Thursday, May 24, 2012
End of Year Reflection
As the end of the year approaches it gets you thinking about how your students did this year. I was listening to NPR this morning (as I do every morning and I highly recommend doing so) and they were talking about all these education issues coming up such as holding teachers for accountable for student success. This got me thinking about how my students have grown and how I would be judged professionally. As I look at my students and where they started at with reading in math everyone made substantial growth. Then it made me think well what is substantial growth. What is expected growth for a student who came in a year behind. I can't even imagine how third grade teachers do it with some students coming to them at a 1st grade reading level. So my question to all of you is how do we reflect on student growth in a data driven way in this new philosophy of teachers being solely responsible for student academic success? Do we look at growth? Is there an expectation to get all students at grade level even when several start a year behind? And if we do reflect on ourselves professionally....what is appropriate growth for a student starting so far behind?
Friday, May 4, 2012
Grade Level Meetings, Curriculum, and Sped
A barrier we, as a special education team, have been struggling with is how to best collaborate with teachers/allign with curriculum content in our small group settings. This year we have been attempting to attend every 2nd and 4th grade level meeting to discuss curriculum and data.

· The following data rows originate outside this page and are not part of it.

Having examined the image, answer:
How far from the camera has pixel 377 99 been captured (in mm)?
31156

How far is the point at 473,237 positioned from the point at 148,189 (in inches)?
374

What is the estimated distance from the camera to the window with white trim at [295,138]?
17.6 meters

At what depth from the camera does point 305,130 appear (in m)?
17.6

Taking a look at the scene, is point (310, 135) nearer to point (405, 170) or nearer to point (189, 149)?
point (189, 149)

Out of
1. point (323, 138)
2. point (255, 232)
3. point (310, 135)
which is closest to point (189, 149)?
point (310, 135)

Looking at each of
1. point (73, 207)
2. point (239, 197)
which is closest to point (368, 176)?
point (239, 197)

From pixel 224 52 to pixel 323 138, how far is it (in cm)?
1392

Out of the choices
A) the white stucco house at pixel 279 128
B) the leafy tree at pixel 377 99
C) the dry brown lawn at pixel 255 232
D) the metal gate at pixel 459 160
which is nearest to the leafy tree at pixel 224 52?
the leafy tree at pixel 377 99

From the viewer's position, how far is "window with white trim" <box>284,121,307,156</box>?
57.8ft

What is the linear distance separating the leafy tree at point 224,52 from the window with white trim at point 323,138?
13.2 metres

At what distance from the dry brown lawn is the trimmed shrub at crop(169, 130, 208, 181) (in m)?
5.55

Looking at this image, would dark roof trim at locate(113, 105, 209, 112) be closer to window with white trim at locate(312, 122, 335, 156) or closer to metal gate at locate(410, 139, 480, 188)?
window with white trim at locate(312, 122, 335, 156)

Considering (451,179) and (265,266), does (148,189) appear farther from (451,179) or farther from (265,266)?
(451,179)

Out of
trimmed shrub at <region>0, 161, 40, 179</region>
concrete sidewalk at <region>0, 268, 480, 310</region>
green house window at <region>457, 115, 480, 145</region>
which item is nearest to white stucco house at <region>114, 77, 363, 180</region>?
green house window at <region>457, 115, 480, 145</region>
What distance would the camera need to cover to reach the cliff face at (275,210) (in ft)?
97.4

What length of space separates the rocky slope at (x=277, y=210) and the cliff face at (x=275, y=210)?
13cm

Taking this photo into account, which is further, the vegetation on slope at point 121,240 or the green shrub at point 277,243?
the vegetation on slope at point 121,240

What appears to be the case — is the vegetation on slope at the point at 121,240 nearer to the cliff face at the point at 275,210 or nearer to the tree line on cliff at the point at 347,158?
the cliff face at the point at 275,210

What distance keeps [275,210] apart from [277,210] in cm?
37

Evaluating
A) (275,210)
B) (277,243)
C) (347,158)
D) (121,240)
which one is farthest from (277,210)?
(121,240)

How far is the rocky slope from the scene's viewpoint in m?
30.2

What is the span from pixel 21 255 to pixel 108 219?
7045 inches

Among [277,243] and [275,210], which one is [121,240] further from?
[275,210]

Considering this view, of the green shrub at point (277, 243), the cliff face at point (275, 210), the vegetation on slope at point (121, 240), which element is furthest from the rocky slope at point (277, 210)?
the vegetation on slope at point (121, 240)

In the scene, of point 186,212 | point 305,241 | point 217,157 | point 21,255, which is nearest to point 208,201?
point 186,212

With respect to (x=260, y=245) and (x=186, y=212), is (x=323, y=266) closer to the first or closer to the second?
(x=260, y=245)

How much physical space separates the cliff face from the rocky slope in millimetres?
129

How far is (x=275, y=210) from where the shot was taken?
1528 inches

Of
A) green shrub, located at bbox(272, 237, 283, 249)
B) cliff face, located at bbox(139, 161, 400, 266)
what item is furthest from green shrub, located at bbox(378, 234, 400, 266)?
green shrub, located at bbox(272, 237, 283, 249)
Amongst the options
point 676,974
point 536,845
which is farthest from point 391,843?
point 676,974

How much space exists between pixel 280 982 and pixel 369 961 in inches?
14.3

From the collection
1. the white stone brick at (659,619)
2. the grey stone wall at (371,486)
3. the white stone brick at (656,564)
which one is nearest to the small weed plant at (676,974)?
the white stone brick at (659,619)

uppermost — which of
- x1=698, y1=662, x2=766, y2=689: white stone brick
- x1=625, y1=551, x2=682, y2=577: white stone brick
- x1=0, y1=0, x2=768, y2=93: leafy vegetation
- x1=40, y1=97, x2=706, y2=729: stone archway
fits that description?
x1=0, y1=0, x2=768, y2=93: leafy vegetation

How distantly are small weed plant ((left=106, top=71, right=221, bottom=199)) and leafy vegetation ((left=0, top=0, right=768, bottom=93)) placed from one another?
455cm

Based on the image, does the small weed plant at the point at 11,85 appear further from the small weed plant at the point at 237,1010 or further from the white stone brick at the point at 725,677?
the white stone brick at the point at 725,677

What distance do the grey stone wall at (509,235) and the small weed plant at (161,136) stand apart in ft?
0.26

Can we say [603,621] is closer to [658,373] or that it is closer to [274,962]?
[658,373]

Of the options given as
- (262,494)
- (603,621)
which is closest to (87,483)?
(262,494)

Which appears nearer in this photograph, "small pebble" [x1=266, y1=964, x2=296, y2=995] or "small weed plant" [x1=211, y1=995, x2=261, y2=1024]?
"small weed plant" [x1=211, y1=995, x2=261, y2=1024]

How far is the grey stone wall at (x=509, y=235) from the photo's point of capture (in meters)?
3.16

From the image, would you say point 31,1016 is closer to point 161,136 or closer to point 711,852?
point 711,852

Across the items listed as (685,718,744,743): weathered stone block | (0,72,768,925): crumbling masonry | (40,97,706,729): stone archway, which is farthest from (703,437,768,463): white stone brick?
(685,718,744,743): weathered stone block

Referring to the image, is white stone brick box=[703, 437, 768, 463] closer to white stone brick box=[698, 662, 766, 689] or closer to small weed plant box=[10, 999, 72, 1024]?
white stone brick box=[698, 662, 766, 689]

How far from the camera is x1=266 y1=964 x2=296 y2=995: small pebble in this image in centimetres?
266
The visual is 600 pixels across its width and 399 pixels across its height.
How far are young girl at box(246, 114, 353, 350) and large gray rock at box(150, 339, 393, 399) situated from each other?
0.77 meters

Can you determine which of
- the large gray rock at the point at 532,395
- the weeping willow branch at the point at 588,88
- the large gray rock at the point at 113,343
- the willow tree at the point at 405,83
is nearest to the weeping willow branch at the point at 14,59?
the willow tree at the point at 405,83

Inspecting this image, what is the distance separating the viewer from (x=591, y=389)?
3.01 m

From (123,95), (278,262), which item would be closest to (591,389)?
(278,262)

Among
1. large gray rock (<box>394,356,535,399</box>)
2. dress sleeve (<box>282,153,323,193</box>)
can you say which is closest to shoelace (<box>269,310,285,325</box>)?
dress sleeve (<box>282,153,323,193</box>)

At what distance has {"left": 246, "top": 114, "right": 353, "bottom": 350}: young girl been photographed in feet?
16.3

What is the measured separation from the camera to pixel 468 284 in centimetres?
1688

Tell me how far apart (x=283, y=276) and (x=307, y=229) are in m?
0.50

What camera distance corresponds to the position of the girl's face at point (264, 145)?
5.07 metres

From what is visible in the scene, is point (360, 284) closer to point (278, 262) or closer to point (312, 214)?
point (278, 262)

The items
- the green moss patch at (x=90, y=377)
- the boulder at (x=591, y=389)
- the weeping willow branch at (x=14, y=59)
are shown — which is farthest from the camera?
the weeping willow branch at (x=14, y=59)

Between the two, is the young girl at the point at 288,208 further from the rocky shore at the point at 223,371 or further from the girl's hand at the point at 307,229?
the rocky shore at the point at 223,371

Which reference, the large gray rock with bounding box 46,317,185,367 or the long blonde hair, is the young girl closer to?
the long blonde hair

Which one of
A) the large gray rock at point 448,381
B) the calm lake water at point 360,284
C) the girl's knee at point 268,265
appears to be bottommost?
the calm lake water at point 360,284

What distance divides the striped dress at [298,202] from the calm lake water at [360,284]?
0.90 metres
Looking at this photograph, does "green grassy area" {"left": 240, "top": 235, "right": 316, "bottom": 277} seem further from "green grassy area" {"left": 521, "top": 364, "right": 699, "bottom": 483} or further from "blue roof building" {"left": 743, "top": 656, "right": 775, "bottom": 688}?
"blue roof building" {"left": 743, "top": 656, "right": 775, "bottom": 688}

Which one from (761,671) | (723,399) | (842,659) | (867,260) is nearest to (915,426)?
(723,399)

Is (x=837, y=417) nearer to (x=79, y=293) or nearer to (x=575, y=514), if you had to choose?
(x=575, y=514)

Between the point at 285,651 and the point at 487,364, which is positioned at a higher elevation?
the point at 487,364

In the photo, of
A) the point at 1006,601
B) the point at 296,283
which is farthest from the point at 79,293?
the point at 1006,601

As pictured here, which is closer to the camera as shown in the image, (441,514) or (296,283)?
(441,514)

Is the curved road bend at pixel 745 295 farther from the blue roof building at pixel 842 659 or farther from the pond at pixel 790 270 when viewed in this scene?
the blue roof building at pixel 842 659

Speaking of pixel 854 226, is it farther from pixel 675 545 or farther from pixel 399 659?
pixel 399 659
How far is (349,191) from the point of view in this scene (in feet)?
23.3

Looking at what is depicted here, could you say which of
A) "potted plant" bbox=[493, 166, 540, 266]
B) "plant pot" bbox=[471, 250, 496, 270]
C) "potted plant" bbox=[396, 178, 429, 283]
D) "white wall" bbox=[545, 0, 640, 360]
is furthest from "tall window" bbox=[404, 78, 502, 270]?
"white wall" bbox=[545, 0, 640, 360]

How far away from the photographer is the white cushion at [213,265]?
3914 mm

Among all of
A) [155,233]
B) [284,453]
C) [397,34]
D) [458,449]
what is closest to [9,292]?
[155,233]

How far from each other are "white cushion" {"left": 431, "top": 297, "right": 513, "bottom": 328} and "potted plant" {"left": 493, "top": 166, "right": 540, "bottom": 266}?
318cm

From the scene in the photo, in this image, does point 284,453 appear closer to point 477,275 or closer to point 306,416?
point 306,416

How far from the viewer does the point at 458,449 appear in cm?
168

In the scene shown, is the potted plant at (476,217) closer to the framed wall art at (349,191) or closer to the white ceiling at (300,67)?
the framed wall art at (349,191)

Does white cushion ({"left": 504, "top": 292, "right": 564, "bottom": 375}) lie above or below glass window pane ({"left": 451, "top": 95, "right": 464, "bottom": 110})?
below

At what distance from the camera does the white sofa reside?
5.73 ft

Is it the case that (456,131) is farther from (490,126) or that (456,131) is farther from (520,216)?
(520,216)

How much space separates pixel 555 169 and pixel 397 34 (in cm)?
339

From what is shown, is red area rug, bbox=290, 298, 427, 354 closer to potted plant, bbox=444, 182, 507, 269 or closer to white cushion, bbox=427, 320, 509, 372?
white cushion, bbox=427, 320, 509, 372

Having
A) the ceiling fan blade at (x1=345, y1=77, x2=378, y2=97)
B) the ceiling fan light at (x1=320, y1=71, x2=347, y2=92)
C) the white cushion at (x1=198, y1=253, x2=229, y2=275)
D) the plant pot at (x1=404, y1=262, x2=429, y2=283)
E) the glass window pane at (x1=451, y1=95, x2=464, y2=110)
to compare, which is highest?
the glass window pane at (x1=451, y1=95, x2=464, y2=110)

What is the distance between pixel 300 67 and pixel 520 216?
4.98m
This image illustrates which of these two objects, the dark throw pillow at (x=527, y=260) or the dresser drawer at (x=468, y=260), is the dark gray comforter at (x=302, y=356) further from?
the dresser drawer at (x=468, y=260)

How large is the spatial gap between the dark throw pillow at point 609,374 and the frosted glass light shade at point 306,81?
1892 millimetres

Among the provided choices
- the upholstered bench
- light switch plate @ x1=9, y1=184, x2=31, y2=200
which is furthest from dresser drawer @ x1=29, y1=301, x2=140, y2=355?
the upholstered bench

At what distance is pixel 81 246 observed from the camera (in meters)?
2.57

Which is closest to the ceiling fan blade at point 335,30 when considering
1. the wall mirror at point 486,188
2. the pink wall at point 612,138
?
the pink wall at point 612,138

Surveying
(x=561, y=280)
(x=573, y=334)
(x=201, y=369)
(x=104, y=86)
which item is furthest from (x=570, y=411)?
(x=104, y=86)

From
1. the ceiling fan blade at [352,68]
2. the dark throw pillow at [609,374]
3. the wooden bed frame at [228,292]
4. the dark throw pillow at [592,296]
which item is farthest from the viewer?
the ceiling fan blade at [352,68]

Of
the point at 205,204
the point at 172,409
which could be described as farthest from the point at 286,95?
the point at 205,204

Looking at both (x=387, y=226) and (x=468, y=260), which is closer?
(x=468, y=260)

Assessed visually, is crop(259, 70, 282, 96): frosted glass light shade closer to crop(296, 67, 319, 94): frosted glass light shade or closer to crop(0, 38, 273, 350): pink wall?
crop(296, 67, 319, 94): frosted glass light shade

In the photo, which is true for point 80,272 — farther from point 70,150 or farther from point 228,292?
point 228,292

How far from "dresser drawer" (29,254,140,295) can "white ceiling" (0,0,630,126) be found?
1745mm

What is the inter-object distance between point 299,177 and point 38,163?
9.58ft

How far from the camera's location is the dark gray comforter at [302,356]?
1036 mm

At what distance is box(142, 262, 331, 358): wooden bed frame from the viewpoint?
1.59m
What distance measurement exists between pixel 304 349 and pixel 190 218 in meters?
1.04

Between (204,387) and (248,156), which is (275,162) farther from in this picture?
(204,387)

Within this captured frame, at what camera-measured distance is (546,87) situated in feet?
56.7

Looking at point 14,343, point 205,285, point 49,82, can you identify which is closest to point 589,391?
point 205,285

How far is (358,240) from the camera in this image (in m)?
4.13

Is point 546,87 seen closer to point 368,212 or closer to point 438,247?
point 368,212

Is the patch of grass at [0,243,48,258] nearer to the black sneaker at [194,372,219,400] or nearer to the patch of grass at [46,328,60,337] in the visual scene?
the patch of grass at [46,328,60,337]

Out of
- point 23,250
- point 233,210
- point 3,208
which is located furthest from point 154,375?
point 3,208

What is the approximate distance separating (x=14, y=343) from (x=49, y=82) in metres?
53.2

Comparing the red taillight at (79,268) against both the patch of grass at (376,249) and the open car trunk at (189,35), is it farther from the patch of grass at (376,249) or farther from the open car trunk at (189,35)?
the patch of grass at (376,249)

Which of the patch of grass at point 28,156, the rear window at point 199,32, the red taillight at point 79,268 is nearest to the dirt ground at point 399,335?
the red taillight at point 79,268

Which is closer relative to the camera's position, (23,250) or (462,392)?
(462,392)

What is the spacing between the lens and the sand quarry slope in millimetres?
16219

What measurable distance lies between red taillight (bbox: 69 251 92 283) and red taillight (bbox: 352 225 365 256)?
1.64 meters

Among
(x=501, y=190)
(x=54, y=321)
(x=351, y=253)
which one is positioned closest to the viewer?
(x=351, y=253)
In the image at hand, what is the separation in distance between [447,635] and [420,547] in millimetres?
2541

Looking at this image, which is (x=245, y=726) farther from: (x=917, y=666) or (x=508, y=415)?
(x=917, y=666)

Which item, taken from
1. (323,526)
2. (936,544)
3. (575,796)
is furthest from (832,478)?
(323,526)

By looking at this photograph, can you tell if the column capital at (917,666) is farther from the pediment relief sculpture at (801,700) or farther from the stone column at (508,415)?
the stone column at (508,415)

However, scheduling has proven to be a big issue (i.e., IEPs, evaulations, and feedback meetings). The sneek peek has been VERY useful for where exactly classrooms are for the given week of instruction. One struggle we are having is being able to identify when one of our students are low within a content area that we do not provide service. For example, we may see them for math instruction. But, their reading begins to dip in relationship to standards and reading is not on their IEP. Any brain storm ideas for communicating these areas of weakness when it may not be clearly identified on the IEP.
I know that communicating the area of struggle is the straightforward answer. But, frequently we do not hear about it....until the problem becomes significant.
I know that communicating the area of struggle is the straightforward answer. But, frequently we do not hear about it....until the problem becomes significant.